▶ [What to produce]
Take the line that has "This photo illustrates" in it and every line after it to the end of the entries, and reproduce them exactly.

(Dataset items)
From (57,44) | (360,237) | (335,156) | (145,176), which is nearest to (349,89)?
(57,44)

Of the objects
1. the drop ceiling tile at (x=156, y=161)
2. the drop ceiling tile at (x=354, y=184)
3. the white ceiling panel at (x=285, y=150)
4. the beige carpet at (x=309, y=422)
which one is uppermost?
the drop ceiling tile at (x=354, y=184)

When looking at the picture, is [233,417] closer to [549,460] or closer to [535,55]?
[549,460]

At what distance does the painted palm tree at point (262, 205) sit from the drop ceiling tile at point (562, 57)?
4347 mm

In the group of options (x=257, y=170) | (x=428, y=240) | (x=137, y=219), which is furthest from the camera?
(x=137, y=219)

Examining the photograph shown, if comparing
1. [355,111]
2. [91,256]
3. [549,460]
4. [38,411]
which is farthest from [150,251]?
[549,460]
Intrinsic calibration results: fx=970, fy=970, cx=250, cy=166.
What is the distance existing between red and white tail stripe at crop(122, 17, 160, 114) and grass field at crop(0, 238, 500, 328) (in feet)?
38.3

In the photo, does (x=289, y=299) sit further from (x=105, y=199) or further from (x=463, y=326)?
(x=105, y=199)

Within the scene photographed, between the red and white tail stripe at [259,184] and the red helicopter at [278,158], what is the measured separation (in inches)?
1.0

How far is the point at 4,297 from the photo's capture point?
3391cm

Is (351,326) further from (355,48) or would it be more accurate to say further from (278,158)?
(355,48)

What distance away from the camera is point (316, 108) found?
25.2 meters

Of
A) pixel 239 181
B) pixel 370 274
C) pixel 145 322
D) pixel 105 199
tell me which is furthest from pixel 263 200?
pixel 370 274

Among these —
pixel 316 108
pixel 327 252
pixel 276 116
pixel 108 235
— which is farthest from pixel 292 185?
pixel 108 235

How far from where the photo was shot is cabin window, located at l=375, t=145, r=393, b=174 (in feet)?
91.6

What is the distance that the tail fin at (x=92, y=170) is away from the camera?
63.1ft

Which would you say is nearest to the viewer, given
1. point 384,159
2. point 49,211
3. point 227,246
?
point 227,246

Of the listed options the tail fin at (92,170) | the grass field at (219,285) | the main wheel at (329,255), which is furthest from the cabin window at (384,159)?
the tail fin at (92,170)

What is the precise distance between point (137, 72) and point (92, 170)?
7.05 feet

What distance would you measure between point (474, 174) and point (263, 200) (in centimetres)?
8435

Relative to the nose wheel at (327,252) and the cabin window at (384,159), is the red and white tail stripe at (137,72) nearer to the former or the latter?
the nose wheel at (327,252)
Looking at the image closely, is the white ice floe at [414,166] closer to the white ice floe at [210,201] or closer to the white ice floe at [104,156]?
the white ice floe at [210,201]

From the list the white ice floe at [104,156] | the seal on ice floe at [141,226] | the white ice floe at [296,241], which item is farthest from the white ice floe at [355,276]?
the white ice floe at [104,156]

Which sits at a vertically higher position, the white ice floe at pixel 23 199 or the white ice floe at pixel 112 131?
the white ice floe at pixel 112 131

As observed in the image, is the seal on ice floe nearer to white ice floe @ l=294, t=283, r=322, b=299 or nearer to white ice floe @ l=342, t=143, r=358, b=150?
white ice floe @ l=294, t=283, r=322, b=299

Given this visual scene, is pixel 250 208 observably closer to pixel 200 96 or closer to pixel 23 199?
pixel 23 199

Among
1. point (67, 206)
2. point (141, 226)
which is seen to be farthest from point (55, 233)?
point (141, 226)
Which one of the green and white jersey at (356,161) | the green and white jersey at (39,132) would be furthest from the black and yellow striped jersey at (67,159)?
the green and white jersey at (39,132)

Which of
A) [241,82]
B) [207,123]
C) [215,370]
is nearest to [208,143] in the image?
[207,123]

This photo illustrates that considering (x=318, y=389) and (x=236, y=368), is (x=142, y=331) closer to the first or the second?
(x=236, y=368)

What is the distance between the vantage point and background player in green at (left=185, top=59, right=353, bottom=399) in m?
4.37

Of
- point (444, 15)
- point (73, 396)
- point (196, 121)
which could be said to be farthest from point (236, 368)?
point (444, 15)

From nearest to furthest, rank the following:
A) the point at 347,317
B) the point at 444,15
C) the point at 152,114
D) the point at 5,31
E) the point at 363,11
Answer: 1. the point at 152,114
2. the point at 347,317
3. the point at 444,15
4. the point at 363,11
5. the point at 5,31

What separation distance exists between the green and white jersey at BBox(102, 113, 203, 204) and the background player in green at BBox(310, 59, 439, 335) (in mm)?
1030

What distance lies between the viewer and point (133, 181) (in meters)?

▶ [Solution for this problem]
This photo illustrates that considering (x=318, y=389) and (x=236, y=368), is (x=142, y=331) closer to the first or the second?
(x=236, y=368)

What is the distance between the vantage point and background player in green at (left=185, top=59, right=353, bottom=399) in m?
4.37

Of
- point (444, 15)
- point (73, 396)
- point (196, 121)
which could be said to be farthest from point (236, 368)?
point (444, 15)

From nearest to furthest, rank the following:
A) the point at 347,317
B) the point at 444,15
C) the point at 152,114
D) the point at 5,31
E) the point at 363,11
Answer: 1. the point at 152,114
2. the point at 347,317
3. the point at 444,15
4. the point at 363,11
5. the point at 5,31

What separation distance exists between the green and white jersey at BBox(102, 113, 203, 204) and the background player in green at BBox(310, 59, 439, 335) (in mm)?
1030

What distance lies between the viewer and point (133, 181) (in meters)?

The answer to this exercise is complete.